There is a fascinating insight into why Defence Minister John Faulkner’s advisors may have been so keen for him to commit $3.2 billion to the JSF project last November contained in this passage in the GAO or Government Accountability Office report into the fiasco published last week.
Get it. Faulkner was conned into promising $3.2 billion upfront for 14 completely useless, undefined, and definitely undeliverable by 2014 initial low rate production F-35s because Lockheed Martin is running a project with the capacity to swallow a very large fraction of US and western allied GDP .
And it isn’t anywhere near to delivering the air power superiority that is promised either, in a world where the changing nature of the threat in our region would make it irrelevant even if it did work as promised.
Flashback to Faulkner’s words, or rather those written for him, about how spending this incredible amount of money on an initial batch of F-35s would enable us to better assess their costs?
Give us a break. Are we getting our money back if they prove too costly? Or are we just shoving cash into the program up front because it badly needs the loot before it gets closed down or substantially slashed?
Back in January when the head of the JSF project was fired for incompetency it was revealed that the jets Australia had signed up for aren’t defined as doing anything. They have no firm capabilities. We’ve bought something that even the US government can’t work out what it will actually do, because it’s capabilities are undefined and unknown. Faulkner has no way of knowing whether the first JSF’s we get will be 1% relevant to the product we want because it will at least have decals in common, or 50% relevant. How dumb is this?
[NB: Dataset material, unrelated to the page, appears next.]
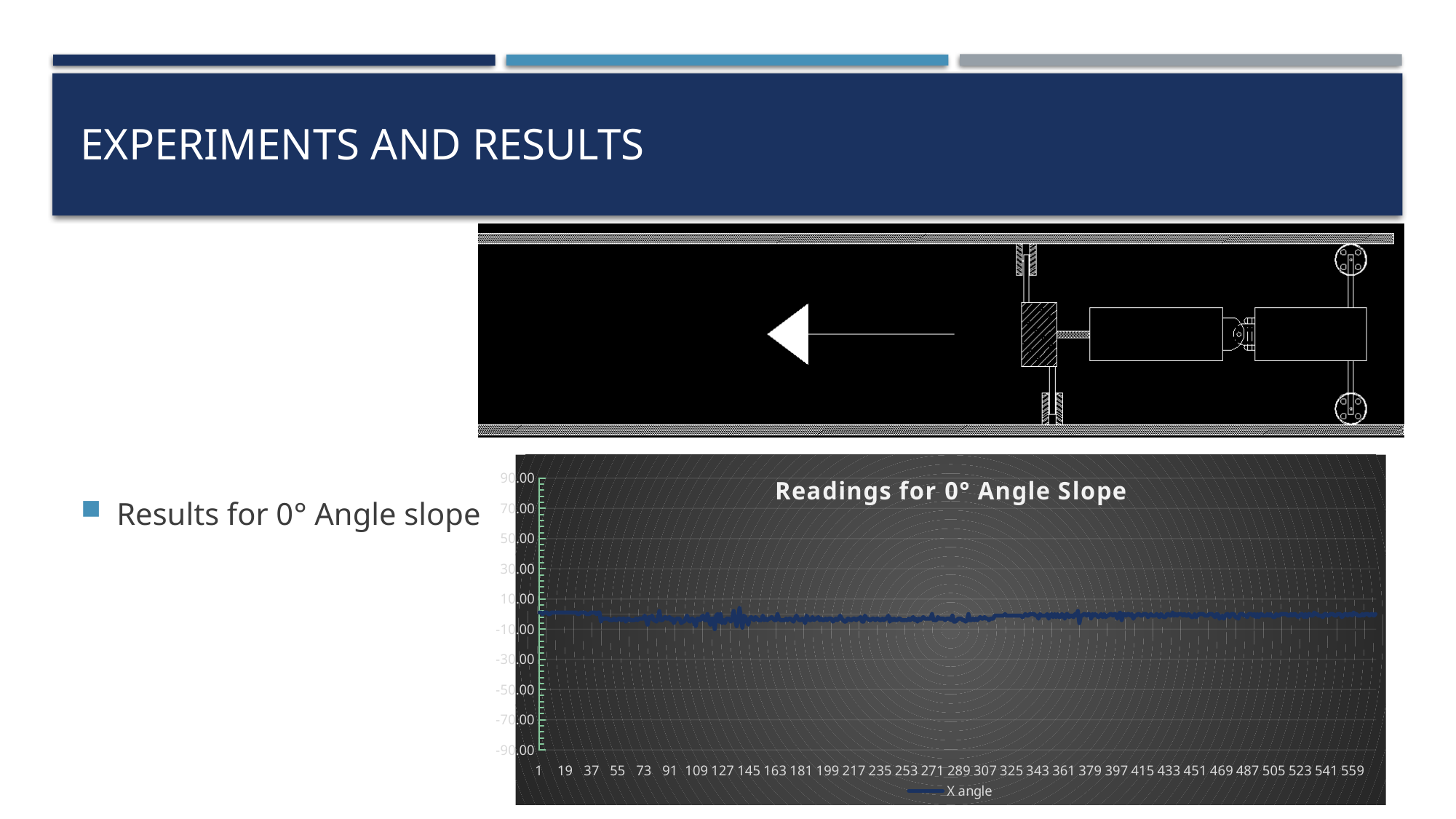
What series name is shown in the chart's legend? X angle What is the title of the chart on the slide? Readings for 0° Angle Slope Is the X angle value at reading 289 greater or less than 30.00? less What kind of chart is shown on the slide? line chart Is the X angle value at reading 145 greater or less than 50.00? less Is the X angle value at reading 1 greater or less than 10.00? less How many series does the chart's legend list? 1 Does the X angle line rise sharply, fall sharply, or stay roughly flat across the readings? stays roughly flat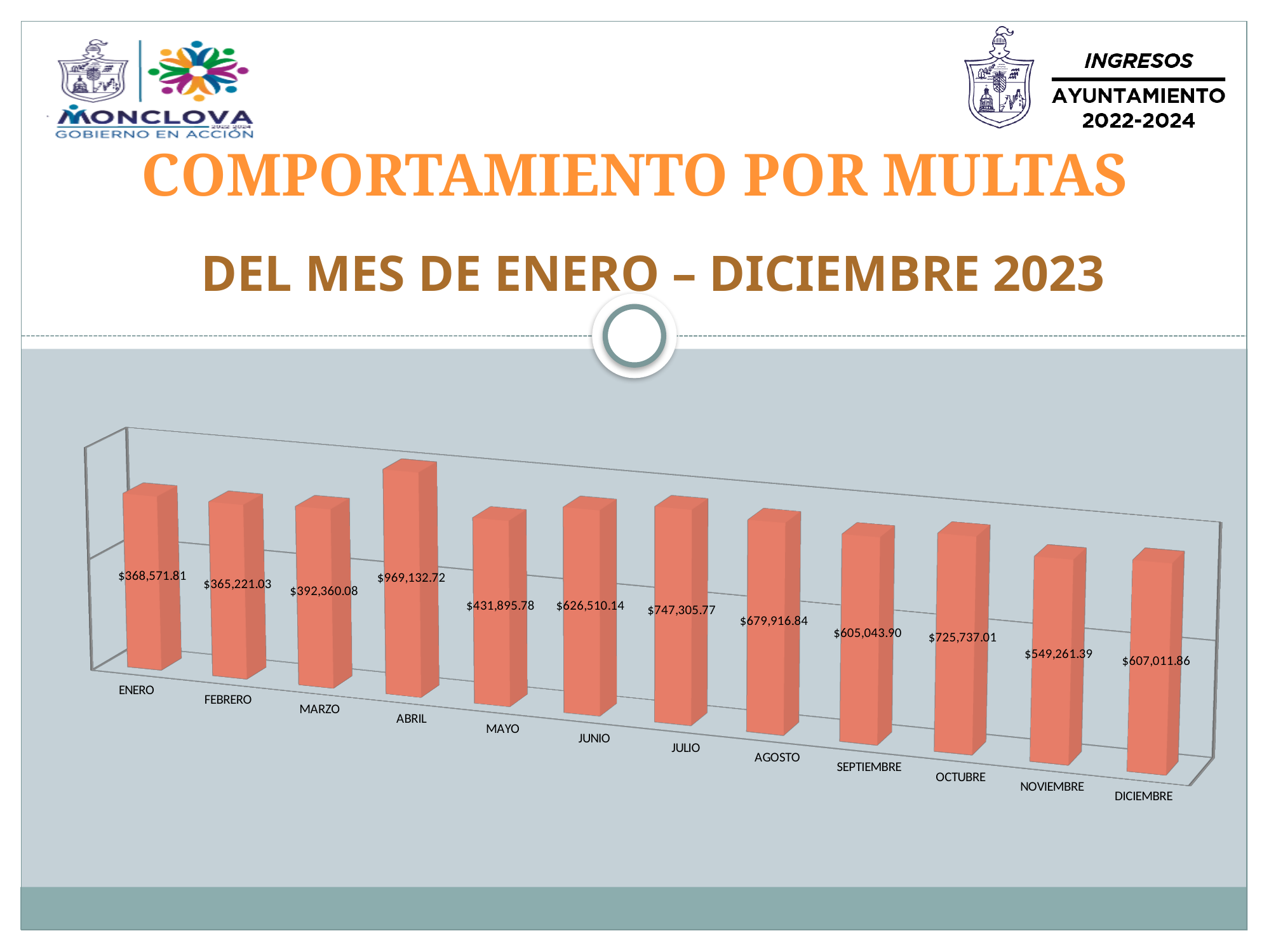
Do the values rise or fall from ENERO to ABRIL? Rise What is the value for ENERO? $368,571.81 What is the difference between the values for ABRIL and ENERO? $600,560.91 What is the value for JULIO? $747,305.77 Which month has the lowest value? FEBRERO What is the value for ABRIL? $969,132.72 Which is larger, the value for JULIO or the value for AGOSTO? JULIO How many months are shown on the chart? 12 What is the value for NOVIEMBRE? $549,261.39 What is the difference between the values for JULIO and JUNIO? $120,795.63 What kind of chart is shown on the slide? Bar chart Which month has the highest value? ABRIL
Faulkner must ask himself, who was it who urged this on me, and what did they then know about this program that has only recently been disclosed in a US procurement audit in January and now in the GAO report as being in serious if not terminal difficulties.
Defence has gone deadly quiet about the JSF program and the con-job on the Minister for these initial production units since the GAO report was released last week.
Perhaps the defence bureaucrats who one might reasonably conclude have been masquerading as Lockheed Martin marketing assistants and apologists, have digested it and come to the same conclusion as Bill Sweetman on Aviation Week’s The Ares Blog, who says:
“The good news for the JSF program in the March 20 GAO report – combined with the other numbers released in March – is that the program is no longer at risk of failure.
The bad news is that it has already failed.”
But can someone please explain why voices of dissent on this program like Air Power Australia, or career bureaucrat Erik Peacock, have been so accurate, and the defence establishment almost totally wrong in every single thing they ever said about this project?
Why is failure so ingrained in the defence establishment. Why can’t we get submarines right, why can’t we get helicopters right? Is it because good people get trapped in an administrative culture that tries to call winners too far in advance and then gets enmeshed in group think, where the investment in a solution becomes so large so quickly that contrary voices or changes in technologies or the recogition of changed circumstances have to be suppressed? Is it because foreign policy or trade imperatives have excessive leverage over prudent acquisition? Or do we just engage our money faster than our brains?
Whatever the reason, we face a crushing financial burden to support a failing project, or if Sweetman is right, some very serious writeoffs and fresh investments in an alternative solution, whatever that proves to be.